Unfortunately, the speed of the play was also its undoing, with Brown smashing Tolman in the Edwards in the effort of breaking through the Penrith pack defence, sending out a ripple effect that caused Tolman to obstruct Edwards in turn. It was an unusual situation – a tryscorer causing his own obstruction – but in some ways it was probably best for the Dogs that the call went Penrith’s way, since it cleaned the slate with their own lucky obstruction decision at the beginning of the opening half, and made everything they’d achieved feel even more legitimate and deserved in turn.
Over the next thirty or so minutes, the ball moved up and down the ground, with both teams struggling to crash over, but neither quite able to put down the try that would determine the next episode in the game. After ten minutes out, the Panthers looked as if they had a fair chance after Mbye faced some genuine pressure under the high ball for the first time of the evening, only for Mansour to concede a try as soon as the Dogs collected the Steeden and started their match back down the field.
Gaining their own penalty a couple of minutes later, however, the Panthers regathered and regrouped, with Blake running the ball and making it over the line only to be held up by a scrambling Bulldogs defence. Like the spectacular Canterbury set that had started with Mbye’s kick return and pass to Morris, however, Penrith had built up enough momentum here to withstand Blake’s containment, and seconds after they executed the single best sweeping motion of the night, using up every centimetre of the field as the footy sailed across to Mansour on the left wing.

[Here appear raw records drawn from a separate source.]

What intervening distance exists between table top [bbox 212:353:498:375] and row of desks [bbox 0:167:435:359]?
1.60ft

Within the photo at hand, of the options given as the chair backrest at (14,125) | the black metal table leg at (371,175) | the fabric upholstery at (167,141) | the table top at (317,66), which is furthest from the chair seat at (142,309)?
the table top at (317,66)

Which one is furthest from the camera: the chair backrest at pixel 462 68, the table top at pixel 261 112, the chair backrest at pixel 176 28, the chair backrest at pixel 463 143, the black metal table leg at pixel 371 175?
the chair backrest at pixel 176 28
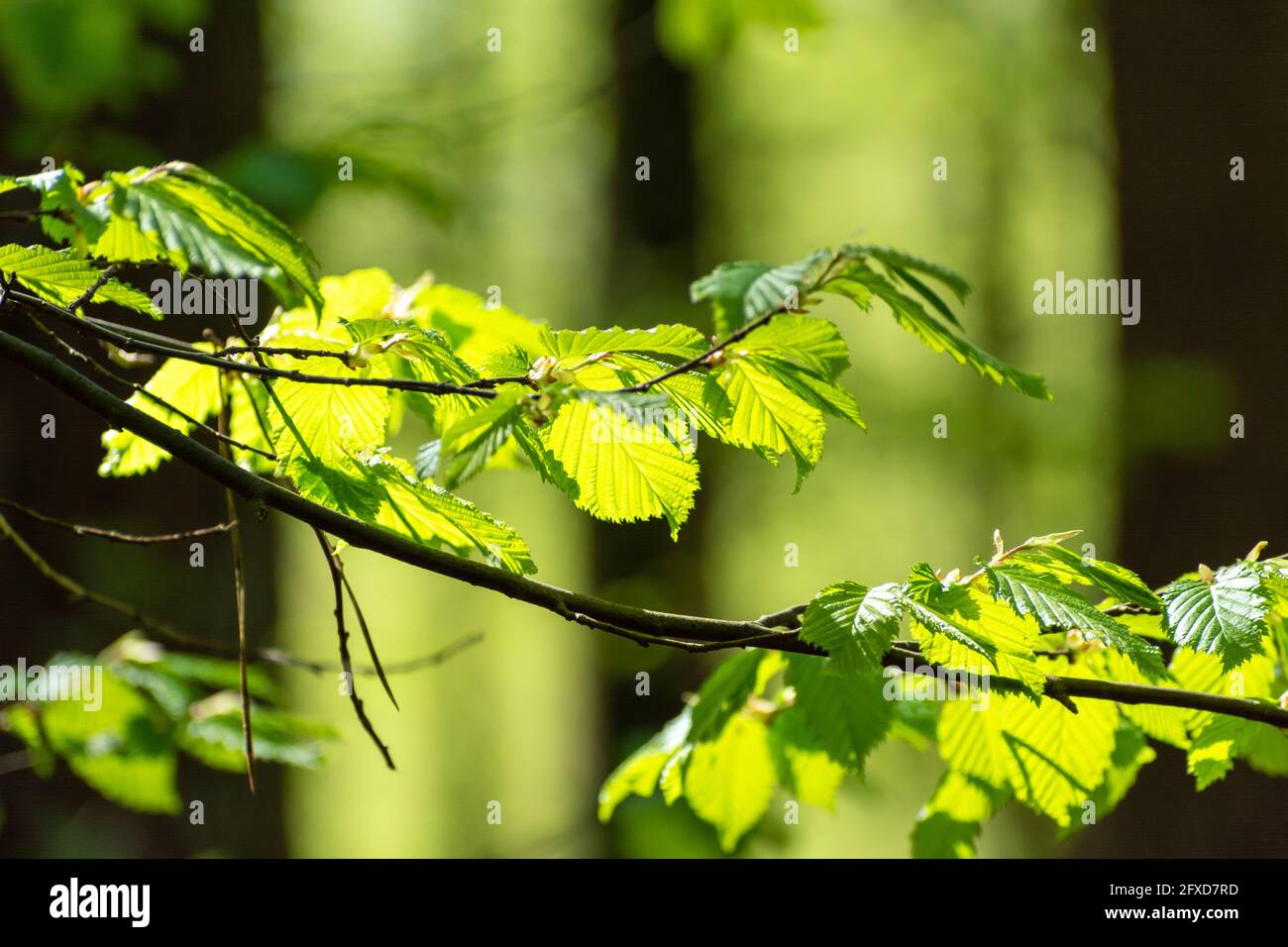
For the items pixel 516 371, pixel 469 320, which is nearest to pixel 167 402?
pixel 469 320

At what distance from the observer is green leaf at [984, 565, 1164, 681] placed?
0.89 meters

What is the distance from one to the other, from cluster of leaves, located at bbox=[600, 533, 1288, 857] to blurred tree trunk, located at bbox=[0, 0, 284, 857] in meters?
2.08

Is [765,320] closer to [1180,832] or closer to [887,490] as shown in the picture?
[1180,832]

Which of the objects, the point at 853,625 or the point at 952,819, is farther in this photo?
the point at 952,819

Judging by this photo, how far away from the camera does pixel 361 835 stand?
1394 centimetres

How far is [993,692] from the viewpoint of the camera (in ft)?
3.79

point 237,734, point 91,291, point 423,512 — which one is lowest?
point 237,734

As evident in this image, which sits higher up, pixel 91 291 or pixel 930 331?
pixel 91 291

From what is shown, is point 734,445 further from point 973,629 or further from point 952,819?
point 952,819

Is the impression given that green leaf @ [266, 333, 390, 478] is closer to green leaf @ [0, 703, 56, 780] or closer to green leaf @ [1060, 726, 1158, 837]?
green leaf @ [1060, 726, 1158, 837]

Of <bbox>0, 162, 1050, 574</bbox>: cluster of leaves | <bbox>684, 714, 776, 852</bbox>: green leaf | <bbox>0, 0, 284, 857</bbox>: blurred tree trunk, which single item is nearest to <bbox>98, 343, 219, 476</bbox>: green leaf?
<bbox>0, 162, 1050, 574</bbox>: cluster of leaves

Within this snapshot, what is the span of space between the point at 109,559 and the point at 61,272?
231cm

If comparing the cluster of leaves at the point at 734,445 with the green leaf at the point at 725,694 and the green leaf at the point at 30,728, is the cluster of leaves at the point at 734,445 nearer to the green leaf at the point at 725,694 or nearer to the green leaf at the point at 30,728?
the green leaf at the point at 725,694

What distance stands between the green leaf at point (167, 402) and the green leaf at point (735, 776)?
2.82ft
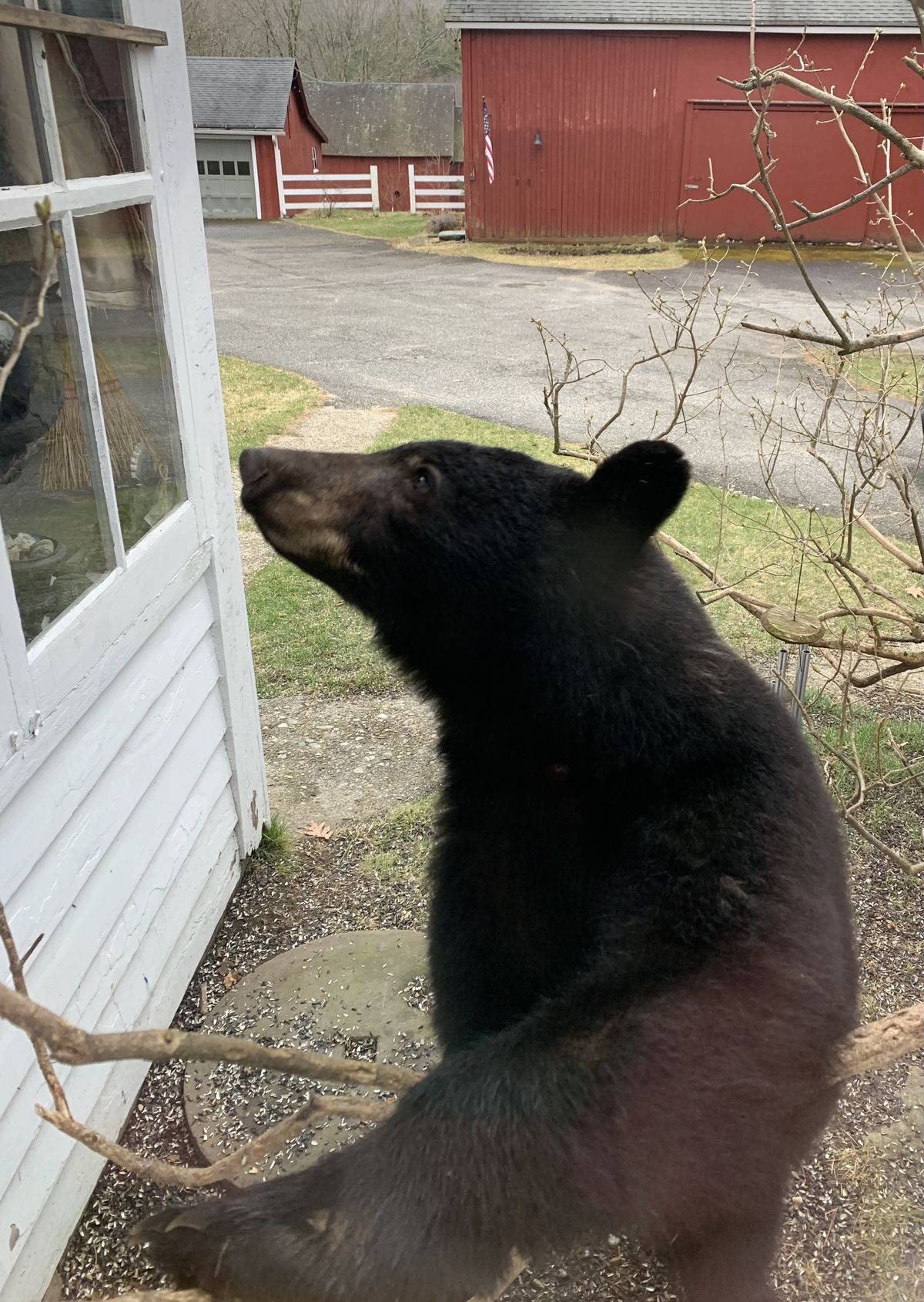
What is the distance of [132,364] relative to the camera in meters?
2.84

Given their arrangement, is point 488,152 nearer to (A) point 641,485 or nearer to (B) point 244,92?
(B) point 244,92

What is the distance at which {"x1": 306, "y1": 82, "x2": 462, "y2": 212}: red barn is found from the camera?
3844cm

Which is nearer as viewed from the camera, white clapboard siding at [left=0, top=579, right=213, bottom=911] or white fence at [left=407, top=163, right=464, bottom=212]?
white clapboard siding at [left=0, top=579, right=213, bottom=911]

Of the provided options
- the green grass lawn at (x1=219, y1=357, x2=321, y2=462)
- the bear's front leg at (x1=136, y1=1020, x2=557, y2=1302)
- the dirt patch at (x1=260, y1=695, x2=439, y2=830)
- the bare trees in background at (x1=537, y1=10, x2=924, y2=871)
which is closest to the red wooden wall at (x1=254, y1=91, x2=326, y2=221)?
the bare trees in background at (x1=537, y1=10, x2=924, y2=871)

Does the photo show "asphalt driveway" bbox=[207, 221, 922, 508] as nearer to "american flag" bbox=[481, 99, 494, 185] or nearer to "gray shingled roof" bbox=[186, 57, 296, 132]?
"american flag" bbox=[481, 99, 494, 185]

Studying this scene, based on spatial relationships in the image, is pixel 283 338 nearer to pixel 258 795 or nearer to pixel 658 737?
pixel 258 795

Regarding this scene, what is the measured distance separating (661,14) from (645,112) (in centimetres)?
210

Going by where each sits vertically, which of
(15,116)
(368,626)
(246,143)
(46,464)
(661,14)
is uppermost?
(661,14)

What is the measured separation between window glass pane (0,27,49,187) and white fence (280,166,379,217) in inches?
1454

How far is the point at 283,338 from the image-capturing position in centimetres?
1395

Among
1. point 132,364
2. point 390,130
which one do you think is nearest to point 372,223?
point 390,130

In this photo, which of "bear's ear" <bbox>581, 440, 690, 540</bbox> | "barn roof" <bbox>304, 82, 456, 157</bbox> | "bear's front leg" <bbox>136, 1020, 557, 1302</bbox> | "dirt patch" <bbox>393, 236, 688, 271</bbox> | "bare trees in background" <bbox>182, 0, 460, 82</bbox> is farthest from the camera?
"bare trees in background" <bbox>182, 0, 460, 82</bbox>

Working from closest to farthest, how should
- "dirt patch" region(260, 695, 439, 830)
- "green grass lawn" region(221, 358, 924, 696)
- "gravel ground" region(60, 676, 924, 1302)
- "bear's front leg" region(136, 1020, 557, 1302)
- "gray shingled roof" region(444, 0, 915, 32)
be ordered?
"bear's front leg" region(136, 1020, 557, 1302) → "gravel ground" region(60, 676, 924, 1302) → "dirt patch" region(260, 695, 439, 830) → "green grass lawn" region(221, 358, 924, 696) → "gray shingled roof" region(444, 0, 915, 32)

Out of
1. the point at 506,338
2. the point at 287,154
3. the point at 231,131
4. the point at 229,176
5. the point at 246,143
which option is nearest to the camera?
the point at 506,338
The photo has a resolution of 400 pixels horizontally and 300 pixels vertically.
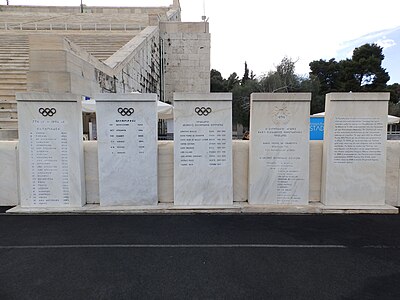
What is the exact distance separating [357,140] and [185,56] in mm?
26586

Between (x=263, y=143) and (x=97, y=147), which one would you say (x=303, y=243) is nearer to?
(x=263, y=143)

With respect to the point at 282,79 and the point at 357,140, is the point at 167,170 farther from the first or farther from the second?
the point at 282,79

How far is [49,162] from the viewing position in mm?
5668

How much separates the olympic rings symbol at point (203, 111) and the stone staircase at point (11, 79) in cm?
648

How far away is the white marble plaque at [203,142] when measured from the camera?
5699mm

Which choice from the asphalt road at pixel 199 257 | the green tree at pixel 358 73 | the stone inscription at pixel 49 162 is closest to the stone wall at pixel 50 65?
the stone inscription at pixel 49 162

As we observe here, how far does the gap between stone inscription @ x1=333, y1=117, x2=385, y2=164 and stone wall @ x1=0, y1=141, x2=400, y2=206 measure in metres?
0.38

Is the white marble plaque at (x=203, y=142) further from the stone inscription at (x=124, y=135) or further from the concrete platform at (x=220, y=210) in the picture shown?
the stone inscription at (x=124, y=135)

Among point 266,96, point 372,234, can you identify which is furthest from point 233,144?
point 372,234

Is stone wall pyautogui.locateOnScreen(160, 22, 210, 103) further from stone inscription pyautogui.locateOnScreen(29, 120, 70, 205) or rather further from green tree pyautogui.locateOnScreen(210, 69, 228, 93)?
stone inscription pyautogui.locateOnScreen(29, 120, 70, 205)

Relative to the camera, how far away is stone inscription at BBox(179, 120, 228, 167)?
572 centimetres

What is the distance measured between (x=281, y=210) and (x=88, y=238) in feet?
11.0

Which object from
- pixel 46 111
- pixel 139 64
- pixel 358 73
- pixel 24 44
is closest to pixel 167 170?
pixel 46 111

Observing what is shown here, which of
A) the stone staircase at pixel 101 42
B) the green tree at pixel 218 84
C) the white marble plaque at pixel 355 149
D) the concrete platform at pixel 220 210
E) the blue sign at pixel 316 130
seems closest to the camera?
the concrete platform at pixel 220 210
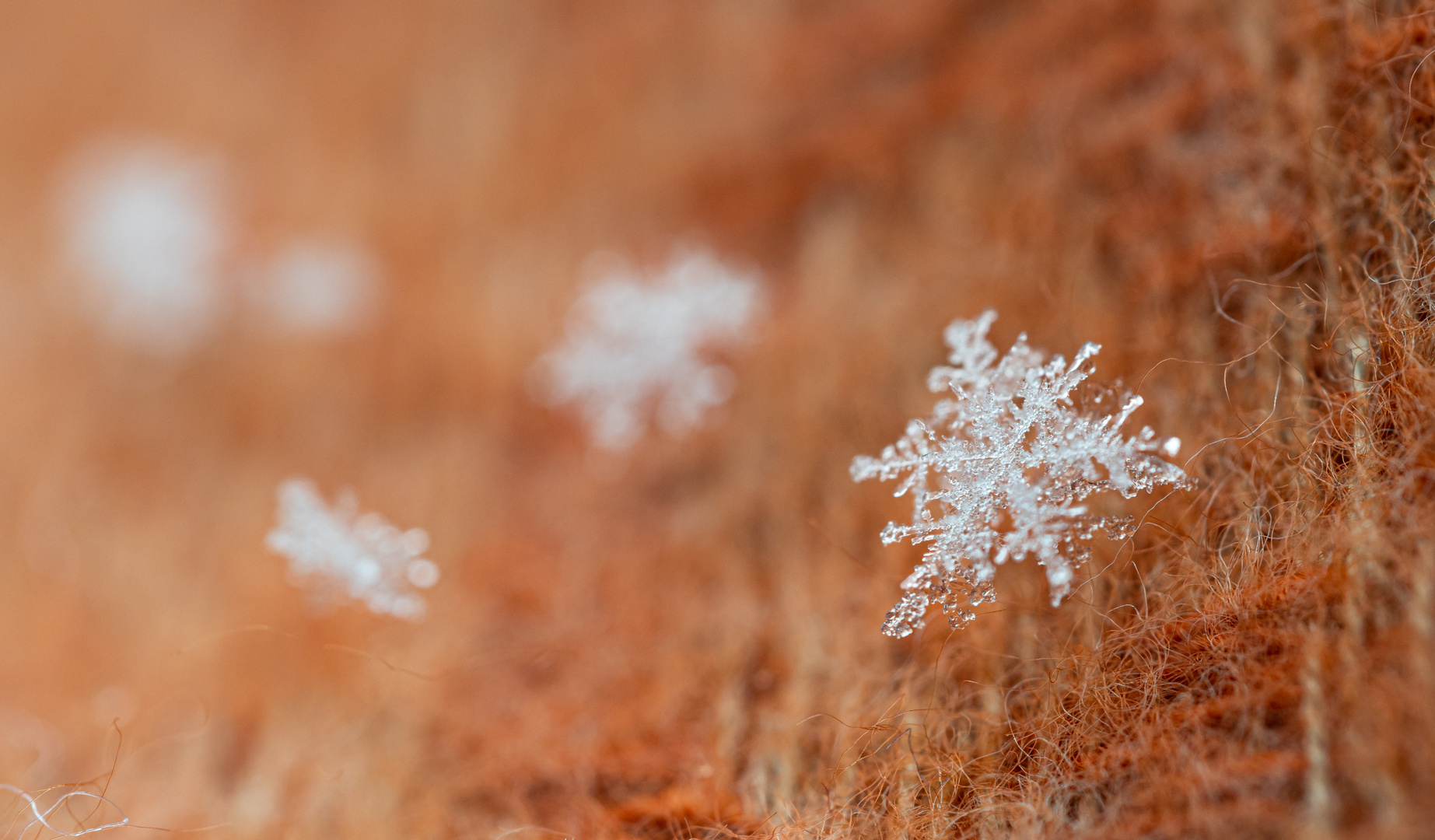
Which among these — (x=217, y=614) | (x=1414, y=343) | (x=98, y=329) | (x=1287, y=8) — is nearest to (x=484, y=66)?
(x=98, y=329)

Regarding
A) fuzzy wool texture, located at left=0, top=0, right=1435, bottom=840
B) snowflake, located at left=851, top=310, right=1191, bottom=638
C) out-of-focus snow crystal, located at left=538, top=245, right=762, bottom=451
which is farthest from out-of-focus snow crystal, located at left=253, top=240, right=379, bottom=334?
snowflake, located at left=851, top=310, right=1191, bottom=638

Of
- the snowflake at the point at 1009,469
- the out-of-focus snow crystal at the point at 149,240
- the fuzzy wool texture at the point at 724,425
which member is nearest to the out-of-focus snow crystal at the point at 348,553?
the fuzzy wool texture at the point at 724,425

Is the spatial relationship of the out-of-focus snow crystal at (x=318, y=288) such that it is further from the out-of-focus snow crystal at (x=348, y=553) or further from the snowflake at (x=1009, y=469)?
the snowflake at (x=1009, y=469)

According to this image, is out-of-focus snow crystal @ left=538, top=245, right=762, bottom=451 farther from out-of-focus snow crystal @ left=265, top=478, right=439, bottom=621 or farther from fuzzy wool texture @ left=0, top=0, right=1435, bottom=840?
out-of-focus snow crystal @ left=265, top=478, right=439, bottom=621

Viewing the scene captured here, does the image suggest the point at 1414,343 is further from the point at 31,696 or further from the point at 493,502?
the point at 31,696

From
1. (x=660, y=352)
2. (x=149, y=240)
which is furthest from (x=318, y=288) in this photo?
(x=660, y=352)
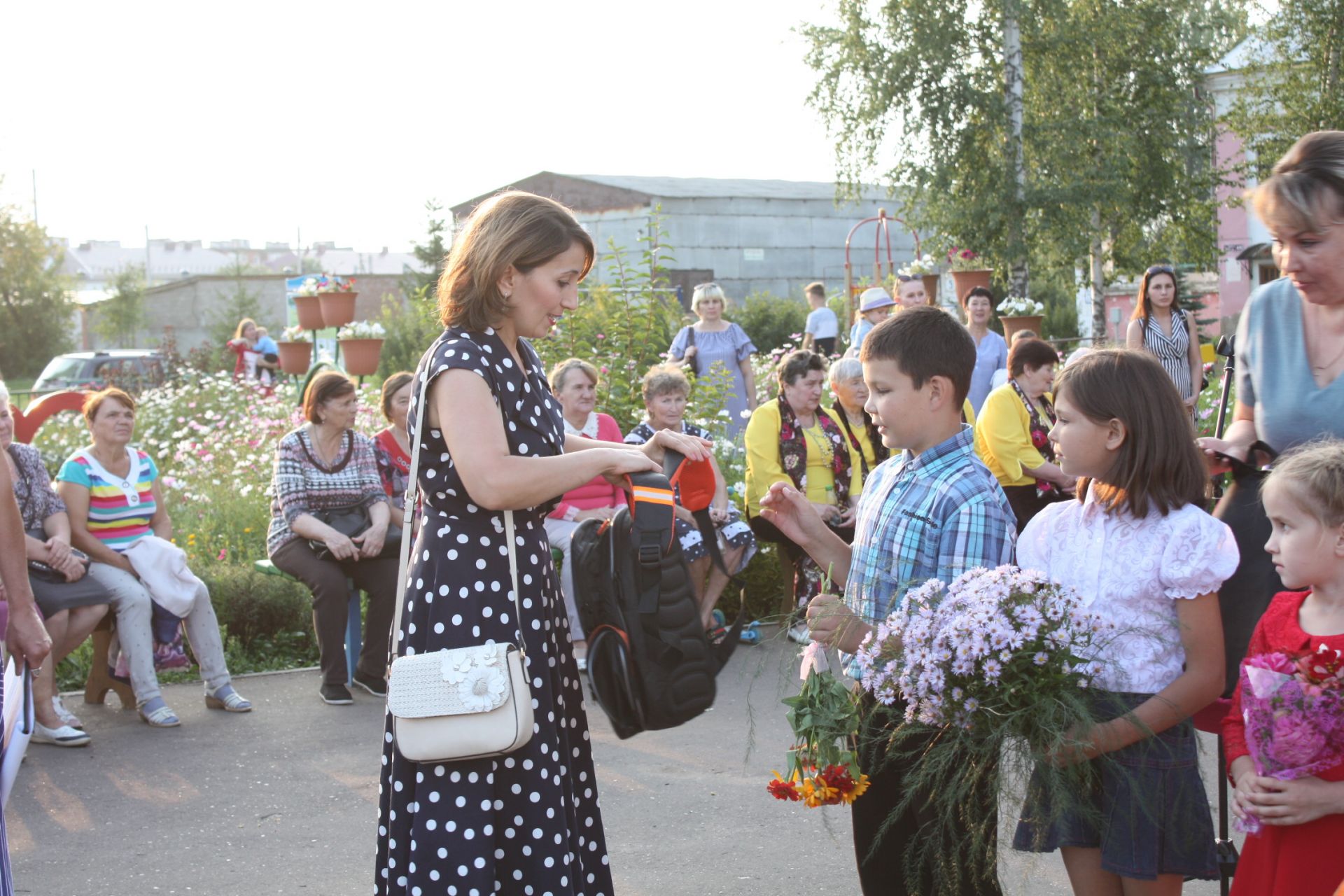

It may have been the only try of the second half, but Mansour ensured that it rivalled any putdown in the first stanza, flinging his body over the sideline and wrapping his arm around the corner post to get the Steeden to turf with only his hand, and the footy, still in the field of play. Only the Dogs’ stunning defence over the final minutes could rival that for spectacle, and while they may have won their win was all the more impressive for the punishing and powerful combat brought to the park by both sides, in one of the most exciting, evenly-paced games of 2018 so far.